## Lecture 14: Data carpentry with `tidyverse`

### STAT598z: Intro. to computing for statistics


***




### Vinayak Rao

#### Department of Statistics, Purdue University

In [None]:
options(repr.plot.width=5, repr.plot.height=3)

We will use a dataset of movies scraped off IMDB:
https://www.kaggle.com/deepmatrix/imdb-5000-movie-dataset
+ Available from the class website

In [None]:
movies_orig <- read.csv('~/RSRCH/DATA/movie_metadata.csv')
movies      <- movies_orig
# Can view this in RStudio using View(movies)
movies[1,]

In [None]:
unique(movies$director_name)

In [None]:
unique(movies$director_name[movies$imdb_score>8.5])

In [None]:
(movies$movie_title[movies$imdb_score>9])

In [None]:
library('tidyverse')
movies <- as_tibble(movies)

Most functions that works with dataframes works with tibbles 
+ functions in `tidyverse` require tibbles
+ additionally, tibbles have some nice conveniences 

In [None]:
my_rnd <- tibble(x=rnorm(10), y = x+1)
print(my_rnd) # tibbles also print a bit more nicely

### The 'pipe' operator `%>%`
`tidyuniverse` gets this from package `purrr` 
+ `magrittr` offers additional functionality

### A side point on infix functions
%func_name% is syntax for infix (rather than prefix) functions:

In [None]:
'%plus%' <- function(x,y) x+y
    
1 %plus% 2;

%>% pipes output of first function to first argument of the second

Can give more readable code. E.g. consider


In [None]:
range(
      movies$actor_1_facebook_likes[
        order(
              movies$imdb_score, decreasing = T
             )
       ][1:10]
     )
# range(movies$actor_1_facebook_likes[
#   order(movies$imdb_score, decreasing = T)][1:10])

WHAT TO DO:
Can you reproduce the tidyverse lecture notes above in full, word for word? Work only from the tidyverse lecture notes above and bring in nothing from outside them.

SOURCE MATERIAL:
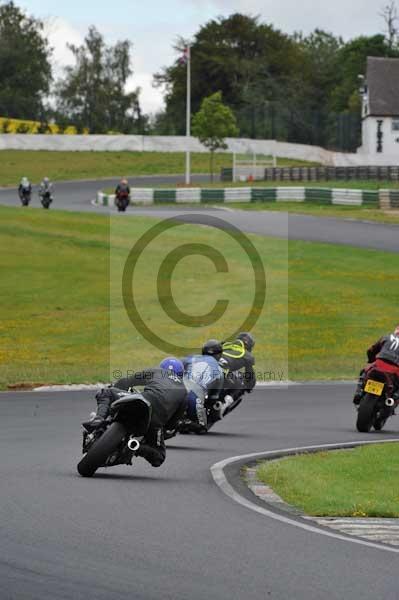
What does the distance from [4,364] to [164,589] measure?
56.8 feet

RESULT:
## Lecture 14: Data carpentry with `tidyverse`

### STAT598z: Intro. to computing for statistics


***




### Vinayak Rao

#### Department of Statistics, Purdue University

In [None]:
options(repr.plot.width=5, repr.plot.height=3)

We will use a dataset of movies scraped off IMDB:
https://www.kaggle.com/deepmatrix/imdb-5000-movie-dataset
+ Available from the class website

In [None]:
movies_orig <- read.csv('~/RSRCH/DATA/movie_metadata.csv')
movies      <- movies_orig
# Can view this in RStudio using View(movies)
movies[1,]

In [None]:
unique(movies$director_name)

In [None]:
unique(movies$director_name[movies$imdb_score>8.5])

In [None]:
(movies$movie_title[movies$imdb_score>9])

In [None]:
library('tidyverse')
movies <- as_tibble(movies)

Most functions that works with dataframes works with tibbles 
+ functions in `tidyverse` require tibbles
+ additionally, tibbles have some nice conveniences 

In [None]:
my_rnd <- tibble(x=rnorm(10), y = x+1)
print(my_rnd) # tibbles also print a bit more nicely

### The 'pipe' operator `%>%`
`tidyuniverse` gets this from package `purrr` 
+ `magrittr` offers additional functionality

### A side point on infix functions
%func_name% is syntax for infix (rather than prefix) functions:

In [None]:
'%plus%' <- function(x,y) x+y
    
1 %plus% 2;

%>% pipes output of first function to first argument of the second

Can give more readable code. E.g. consider


In [None]:
range(
      movies$actor_1_facebook_likes[
        order(
              movies$imdb_score, decreasing = T
             )
       ][1:10]
     )
# range(movies$actor_1_facebook_likes[
#   order(movies$imdb_score, decreasing = T)][1:10])